Tasks to carry out:
(1) Answer these questions using the redemption passage.
(a) What is the total amount of the final cash distribution for the Series B Preferred Units?
(b) What is the Notes Redemption Price equal to?
(c) In which city and state is the paying agent's mailing address?
(2) Retype the part of the redemption passage starting at "150 Royall Street, Suite" and ending at "Notes will cease to accrue on and after the Redemption Date.".

------ Text block ------

A final cash distribution with an amount equal to all unpaid distributions thereon from November 25, 2016 to the Redemption Date (whether or not such distributions shall have been declared), totaling $6,064,256.64, or approximately $0.6693 per each Series A Preferred Unit, will be paid on May 31, 2024 to holders of the Series A Preferred Units as of the close of business on the Record Date.

A final cash distribution with an amount equal to all unpaid distributions thereon from April 28, 2017 to the Redemption Date (whether or not such distributions shall have been declared), totaling $9,371,095.07, or approximately $0.6085 per each Series B Preferred Unit, will be paid on May 31, 2024 to holders of the Series B Preferred Units as of the close of business on the Record Date.

A final cash distribution with an amount equal to all unpaid distributions thereon from November 30, 2017 to the Redemption Date (whether or not such distributions shall have been declared), totaling $4,661,111.00, or approximately $0.6755 per each Series C Preferred Unit, will be paid on May 31, 2024 to holders of the Series C Preferred Units as of the close of business on the Record Date.

On the Redemption Date, the Preferred Units Redemption Price will become due and payable upon each purchased Preferred Unit, and distributions on the Preferred Units will cease to accrue on and after the Redemption Date.

Paying Agent of the Preferred Units and its name and address is: 

By Mail or Express Delivery:
Computershare Trust Company, N.A.
150 Royall Street, Suite 101
Canton, MA 02021
Attention: Corporate Actions, COY: VLI

The redemption price for the Notes called for redemption will be equal to 100.000% of the principal amount (the "Notes Redemption Price"), plus accrued and unpaid interest, if any, to the Redemption Date in accordance with the terms of the Notes and the Indenture. On the Redemption Date, the Notes Redemption Price will become due and payable upon each redeemed Note, and interest on the Notes will cease to accrue on and after the Redemption Date.

------ Provided material ------

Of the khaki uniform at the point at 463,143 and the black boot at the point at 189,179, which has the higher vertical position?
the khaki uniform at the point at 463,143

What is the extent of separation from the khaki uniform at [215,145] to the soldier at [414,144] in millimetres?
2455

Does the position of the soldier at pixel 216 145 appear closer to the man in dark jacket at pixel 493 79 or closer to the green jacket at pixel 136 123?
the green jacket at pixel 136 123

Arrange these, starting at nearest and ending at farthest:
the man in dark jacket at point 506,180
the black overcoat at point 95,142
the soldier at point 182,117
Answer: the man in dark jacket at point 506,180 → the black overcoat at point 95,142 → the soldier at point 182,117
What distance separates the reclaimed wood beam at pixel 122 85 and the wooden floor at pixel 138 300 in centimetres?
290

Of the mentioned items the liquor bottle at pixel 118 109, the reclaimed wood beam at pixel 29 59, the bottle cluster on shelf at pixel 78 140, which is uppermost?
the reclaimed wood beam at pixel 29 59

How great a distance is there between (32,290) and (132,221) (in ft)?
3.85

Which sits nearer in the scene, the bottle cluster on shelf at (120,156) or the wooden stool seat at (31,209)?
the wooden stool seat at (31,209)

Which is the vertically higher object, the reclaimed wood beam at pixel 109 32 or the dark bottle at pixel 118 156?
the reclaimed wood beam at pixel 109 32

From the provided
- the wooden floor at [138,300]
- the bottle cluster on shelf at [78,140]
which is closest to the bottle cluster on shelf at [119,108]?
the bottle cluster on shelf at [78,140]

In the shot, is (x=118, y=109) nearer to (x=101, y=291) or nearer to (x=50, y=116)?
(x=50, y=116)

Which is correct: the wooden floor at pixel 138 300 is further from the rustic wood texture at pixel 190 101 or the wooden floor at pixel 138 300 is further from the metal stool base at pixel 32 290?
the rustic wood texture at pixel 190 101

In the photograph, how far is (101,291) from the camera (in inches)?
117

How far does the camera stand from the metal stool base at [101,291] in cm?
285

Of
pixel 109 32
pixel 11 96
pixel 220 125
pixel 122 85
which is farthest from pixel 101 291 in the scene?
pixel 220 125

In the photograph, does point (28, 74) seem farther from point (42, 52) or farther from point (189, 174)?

------

Completed exercise:
(1)
(a) $9,371,095.07
(b) 100.000% of the principal amount
(c) Canton, MA

(2)
150 Royall Street, Suite 101
Canton, MA 02021
Attention: Corporate Actions, COY: VLI

The redemption price for the Notes called for redemption will be equal to 100.000% of the principal amount (the "Notes Redemption Price"), plus accrued and unpaid interest, if any, to the Redemption Date in accordance with the terms of the Notes and the Indenture. On the Redemption Date, the Notes Redemption Price will become due and payable upon each redeemed Note, and interest on the Notes will cease to accrue on and after the Redemption Date.